-- Start of Text block --

The question of whether a confession be voluntary or otherwise is not an issue for the jury in a case where, without dispute, such confession contains statements of facts or circumstances, which later and as a result of such statements are found to be true, which facts or circumstances conduce to establish the guilt of the party confessing. Ortiz v. State, 68 Texas Crim. Rep. 524; Hilliard v. State, 87 Texas Crim. Rep. 416. This is the holding of all the authorities, and has application in this case. Appellant’s statements made to the officers led to the discovery and location of the watch of deceased, with a broken chain attached corresponding to a broken chain found in the clothing on the body of deceased soon after the homicide. The cases of Hoobler v. State, 24 S. W. (2d) 413, and Silva v. State, 278 S. W. Rep. 216, cited in appellant’s motion, do not hold otherwise. As we understand said cases they merely hold, and correctly, that if one makes two confessions, statements in one of which are found to be true so that same is held admissible for that reason, — it would still be error to admit the other confession made after the discovery of the facts conducing to establish guilt, which second confession contains damaging facts not in the first, — unless such second confession be itself admissible under some phase of Art. 727, C. C. P. If the confession carries within its own body facts whose development demonstrate that the truth has been told by the party confessing, the safeguards of the law are fully met, and the confession is admissible, even though obtained by threats, persuasion or other means. Singleton v. State, 87 Texas Crim. Rep. 302.

-- End of Text block --

§ Required task 1
Name every court case cited in the passage on confession admissibility.
§ Required task 2
Resume the passage on confession admissibility from its last sentence.

-- Start of Data block --

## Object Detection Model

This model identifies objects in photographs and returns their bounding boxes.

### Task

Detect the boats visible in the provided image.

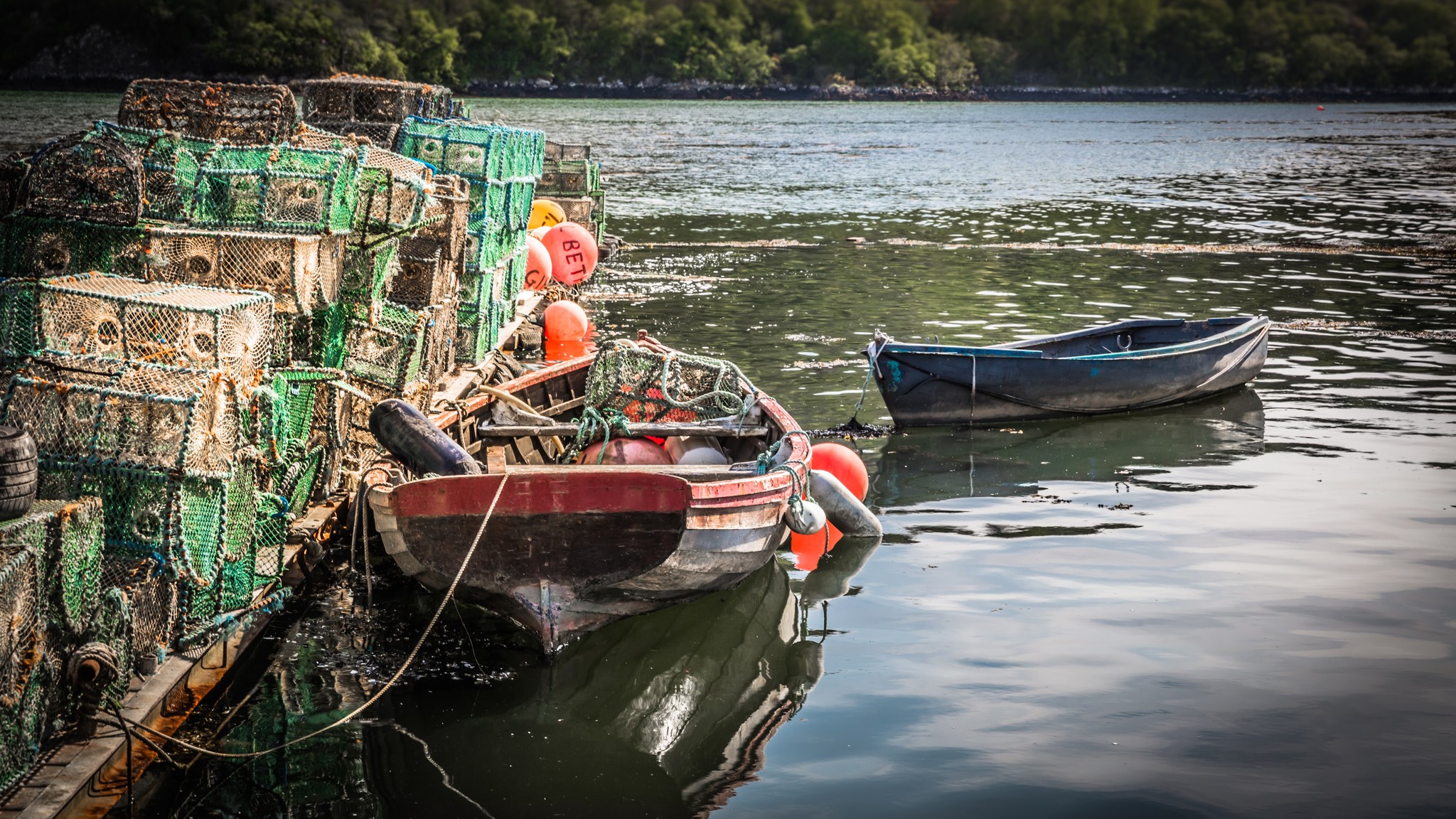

-- End of Data block --

§ Exercise answer 1
Ortiz v. State
Hilliard v. State
Hoobler v. State
Silva v. State
Singleton v. State

§ Exercise answer 2
Appellant asserts that his confession was inadmissible under the terms of Art. 727a, C. C. P., which forbids the reception of evidence obtained in violation of law, etc. Nothing in the record before us supports the proposition that any law was violated in obtaining the statement or confession of appellant.

We have examined the record to see if there is any testimony suggesting that another person than appellant struck the blow which caused the death of deceased, and have found none. That being true, it could not be error for the court to refuse a special charge that appellant be acquitted if the jury find that the fatal blow was struck by another without the participation or knowledge of appellant. The applicability of charges rests on facts before the trial court. The evidence set out in appellant’s motion seems to fall far short of supporting his contention.

We have again considered the sufficiency of the testimony, and believe it enough to justify the jury’s conclusion of guilt. We have tried to get appellant’s viewpoint with reference to the hurtful relevance of the conduct and argument of the State’s attorney regarding the matter of the daughter of deceased not having seen the body of her father after his death, — but are unable to believe that injury could have resulted from such matter.

The motion for rehearing will be overruled.

Overruled.

Hawkins, J., absent.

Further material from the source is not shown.